> **EXERCISE OBJECTIVE**
From the forum thread on lowering a wagon, list each thing the original poster plans to shop for or hopes to find during the trip to Tokyo.

> **PASSAGE GIVEN**
# Lowering a wagon?



## BoxyBrown (Oct 1, 2012)

i am getting an '86 stanza wagon in a trade and i have been trying to figure out what i need to lower it. it's been quite a challenge finding info on them lol. i'm thinking of just modifying 240sx front coilovers, and i've found that toyota tacoma shocks will work so i was gong to go with some drop shocks for the back. my main question is whats the deal with the torsion bars? i've messed around with old datsun trucks with them in the front, so is it as easy as just tightening them down like on those? any help would be appreciated. i will be going to Tokyo in about a month so i'd like to pick up some suspension stuff for it over there while i shop around for parts for my caged 240. hping to find prairie badges and possibly fender mirrors over there too, but they seem to be rare even over there.


----------



## BoxyBrown (Oct 1, 2012)

after some looking around it seems as though coilovers from a U30 Nissan Presage may fit the Stanza wagon. minus the rear springs of course. i'm thinking s13 front coilovers would have the ability to go lower though.


----------



## eclix (Jun 27, 2008)

Haha I would love to see that! Growing up we had a 86 "Multi" as it was called in Canada and we put some 450,000 km on it and ran well even after the deer "wrote it off", good luck with the project!


----------



## smj999smj (Jan 1, 2006)

When I worked for Nissan in NJ, we called them "Wally Wagons!"


----------

> **EXCERPTED RECORDS**
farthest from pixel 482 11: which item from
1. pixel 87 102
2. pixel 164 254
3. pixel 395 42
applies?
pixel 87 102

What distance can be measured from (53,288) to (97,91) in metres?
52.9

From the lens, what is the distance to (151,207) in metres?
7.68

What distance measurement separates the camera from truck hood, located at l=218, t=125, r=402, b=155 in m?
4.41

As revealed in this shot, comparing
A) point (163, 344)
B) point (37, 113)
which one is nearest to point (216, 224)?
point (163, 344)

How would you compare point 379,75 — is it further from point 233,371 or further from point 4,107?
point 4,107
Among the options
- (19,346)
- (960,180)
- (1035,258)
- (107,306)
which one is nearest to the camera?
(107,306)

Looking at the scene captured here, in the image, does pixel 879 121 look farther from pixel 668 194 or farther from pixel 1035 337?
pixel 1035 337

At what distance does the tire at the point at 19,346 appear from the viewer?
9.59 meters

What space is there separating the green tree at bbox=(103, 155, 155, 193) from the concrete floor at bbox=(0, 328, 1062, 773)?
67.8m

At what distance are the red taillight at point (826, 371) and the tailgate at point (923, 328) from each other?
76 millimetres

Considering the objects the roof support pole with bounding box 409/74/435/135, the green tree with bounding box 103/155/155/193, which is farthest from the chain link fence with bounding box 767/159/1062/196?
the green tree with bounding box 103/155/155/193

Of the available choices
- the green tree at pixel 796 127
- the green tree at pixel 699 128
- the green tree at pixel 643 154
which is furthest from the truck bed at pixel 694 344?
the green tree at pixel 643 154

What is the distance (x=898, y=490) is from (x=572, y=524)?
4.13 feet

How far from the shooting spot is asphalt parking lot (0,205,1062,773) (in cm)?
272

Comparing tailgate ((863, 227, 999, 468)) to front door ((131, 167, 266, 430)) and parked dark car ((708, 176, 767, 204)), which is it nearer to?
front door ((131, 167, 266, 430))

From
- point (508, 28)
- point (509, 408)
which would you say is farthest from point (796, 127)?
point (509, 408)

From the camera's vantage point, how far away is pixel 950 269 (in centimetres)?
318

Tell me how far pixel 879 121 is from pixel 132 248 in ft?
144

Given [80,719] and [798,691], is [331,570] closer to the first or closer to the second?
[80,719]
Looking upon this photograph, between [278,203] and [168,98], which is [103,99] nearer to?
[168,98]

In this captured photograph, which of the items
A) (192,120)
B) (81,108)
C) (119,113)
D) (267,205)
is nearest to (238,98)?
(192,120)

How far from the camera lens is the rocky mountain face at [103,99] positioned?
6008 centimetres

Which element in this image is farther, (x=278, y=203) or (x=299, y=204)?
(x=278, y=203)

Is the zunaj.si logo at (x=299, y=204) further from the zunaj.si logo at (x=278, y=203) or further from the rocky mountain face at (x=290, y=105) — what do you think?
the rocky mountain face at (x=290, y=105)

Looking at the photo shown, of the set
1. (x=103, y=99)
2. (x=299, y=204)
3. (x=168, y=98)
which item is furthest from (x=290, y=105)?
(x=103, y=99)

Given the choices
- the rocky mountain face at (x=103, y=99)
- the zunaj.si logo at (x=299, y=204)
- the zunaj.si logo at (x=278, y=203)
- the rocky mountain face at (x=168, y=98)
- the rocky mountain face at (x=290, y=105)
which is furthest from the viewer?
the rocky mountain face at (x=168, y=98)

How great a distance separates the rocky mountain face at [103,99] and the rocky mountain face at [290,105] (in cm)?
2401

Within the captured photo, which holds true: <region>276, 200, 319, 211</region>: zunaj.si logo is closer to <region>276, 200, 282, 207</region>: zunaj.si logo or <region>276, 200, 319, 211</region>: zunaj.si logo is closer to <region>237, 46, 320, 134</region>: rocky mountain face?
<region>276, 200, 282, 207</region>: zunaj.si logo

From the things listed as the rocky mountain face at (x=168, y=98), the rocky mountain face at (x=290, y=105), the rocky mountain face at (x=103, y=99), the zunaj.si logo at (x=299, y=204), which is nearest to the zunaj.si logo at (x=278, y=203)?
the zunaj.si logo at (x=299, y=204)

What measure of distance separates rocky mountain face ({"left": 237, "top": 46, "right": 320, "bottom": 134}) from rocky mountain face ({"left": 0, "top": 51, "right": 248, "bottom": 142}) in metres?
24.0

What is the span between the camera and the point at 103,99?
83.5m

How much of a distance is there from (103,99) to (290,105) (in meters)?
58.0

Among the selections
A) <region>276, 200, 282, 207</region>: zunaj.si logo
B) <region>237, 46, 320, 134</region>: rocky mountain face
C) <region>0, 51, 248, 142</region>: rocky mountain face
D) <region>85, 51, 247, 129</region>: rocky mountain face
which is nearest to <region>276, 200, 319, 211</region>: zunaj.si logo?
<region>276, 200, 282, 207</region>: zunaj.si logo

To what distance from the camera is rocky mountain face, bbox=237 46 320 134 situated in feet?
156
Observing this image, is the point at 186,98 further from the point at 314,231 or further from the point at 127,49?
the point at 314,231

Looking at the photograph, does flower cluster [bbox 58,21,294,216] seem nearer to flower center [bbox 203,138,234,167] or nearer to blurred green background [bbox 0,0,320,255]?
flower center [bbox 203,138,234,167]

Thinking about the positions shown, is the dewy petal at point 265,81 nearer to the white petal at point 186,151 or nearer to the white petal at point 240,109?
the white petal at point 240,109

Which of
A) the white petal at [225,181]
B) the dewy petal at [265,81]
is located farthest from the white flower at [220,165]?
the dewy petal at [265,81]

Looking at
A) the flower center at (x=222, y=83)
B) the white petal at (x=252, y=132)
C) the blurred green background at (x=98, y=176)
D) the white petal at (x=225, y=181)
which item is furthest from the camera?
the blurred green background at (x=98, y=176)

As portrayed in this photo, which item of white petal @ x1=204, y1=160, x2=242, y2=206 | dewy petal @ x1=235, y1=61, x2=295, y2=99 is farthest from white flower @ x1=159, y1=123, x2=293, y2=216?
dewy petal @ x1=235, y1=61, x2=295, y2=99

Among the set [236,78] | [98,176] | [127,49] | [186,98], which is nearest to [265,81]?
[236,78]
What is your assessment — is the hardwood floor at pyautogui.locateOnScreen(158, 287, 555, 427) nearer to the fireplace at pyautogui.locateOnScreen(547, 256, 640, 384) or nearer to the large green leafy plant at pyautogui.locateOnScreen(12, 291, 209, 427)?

> **THE REPLY**
- Suspension parts for the Stanza wagon
- Parts for the caged 240
- Prairie badges
- Fender mirrors